*** Opening Exercise text ***
# Extract vs Oil



## liv4sb (Dec 20, 2004)

Is it possible to use peppermint extract instead of peppermint oil?


----------



## Alix (Dec 20, 2004)

What for? I would think it would be fine, but I think that the extract has some sugar in it. Anyone with more knowledge around to comment?


----------



## PA Baker (Dec 22, 2004)

I'm probably late on answering this but I belive the oil is much more strong and concentrated than the extract.  You'd need to use much less (not sure the exact proportions, though!).


----------



## marmalady (Dec 23, 2004)

If you're cooking with chocolate - ie, making truffles, etc, the flavored oil is better to use - less chance of making the chocolate seize


----------



## Psiguyy (Dec 23, 2004)

Extract is mostly alcohol, so if you aren't cooking the alcohol out, the flavor may not be right and if you cook it too long, you'll drive off the flavor too.


----------



## Lifter (Dec 24, 2004)

Marmalady is very close to my reaction...if you are using this to do "home made chocolates" (Our project of the night!) then you use the oil rather than the extract, as there is (apparently?) water in the extract that does cause the chocolate to seize up in "candy making"...as far as I know, using it for cakes, cookies etc, you could use either...

Still an open question, I guess...


----------



## marmalady (Dec 24, 2004)

Lifter - are we actually agreeing on something?!  What a great Christmas present!

Just a note about using oil instead of extract in baking recipes - I've found the oil is much, much more concentrated than the extract flavors; be careful, just use a little - you can always add more, but you can't take it away!


----------



## Audeo (Dec 24, 2004)

marmalady said:
			
		

> Lifter - are we actually agreeing on something?!  What a great Christmas present!
> 
> Just a note about using oil instead of extract in baking recipes - I've found the oil is much, much more concentrated than the extract flavors; be careful, just use a little - you can always add more, but you can't take it away!



ROFL!!!  And glad to see it!  

Marmalady, Lifter and Psiguyy are right here.  The two are not necessarily interchangeable.  If you're baking something, you can use the oil, but it is much, much stronger than extract.  If you're making candies, especially high-cooked hard peppermints, use oil or you will not have any peppermint flavor, as Psiguyy eluded to with the alcohol in extracts.


----------
*** Closing Exercise text ***
*** Opening Information supplied ***
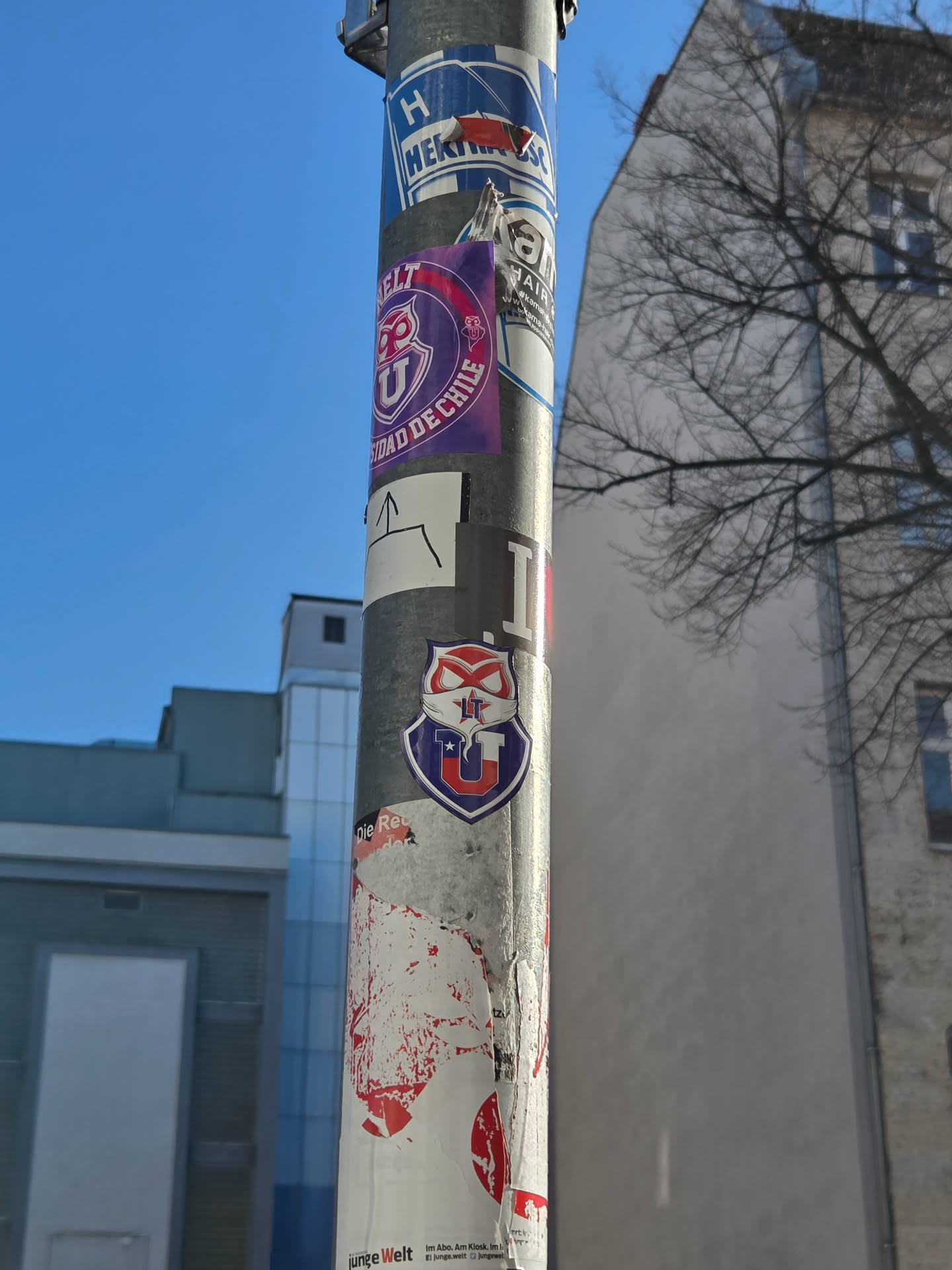 A shield-shaped sticker, predominantly blue with a white outline. It features a large, stylized white 'U' at the bottom, accented with a small red star on its left arm and another red star on the right. Above the 'U', a white and red masked figure, known as 'El Chuncho' (The Owl) mascot, is depicted with red eyes and the letters 'LT' on its forehead. The design incorporates red, white, and blue colors, reflecting the Chilean flag and the club's identity.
*** Closing Information supplied ***
* **What you will do**
In the peppermint thread above, rewrite the paragraph beginning "Marmalady, Lifter and Psiguyy are right here" as a short bulleted list that keeps its main facts.

* **Response to the task**
- Marmalady, Lifter and Psiguyy are right: oil and extract are not necessarily interchangeable.
- For baking, oil can be used, but it is much stronger than extract.
- For candies, especially high-cooked hard peppermints, use oil. Otherwise there will be no peppermint flavor, as Psiguyy indicated in mentioning the alcohol in extracts.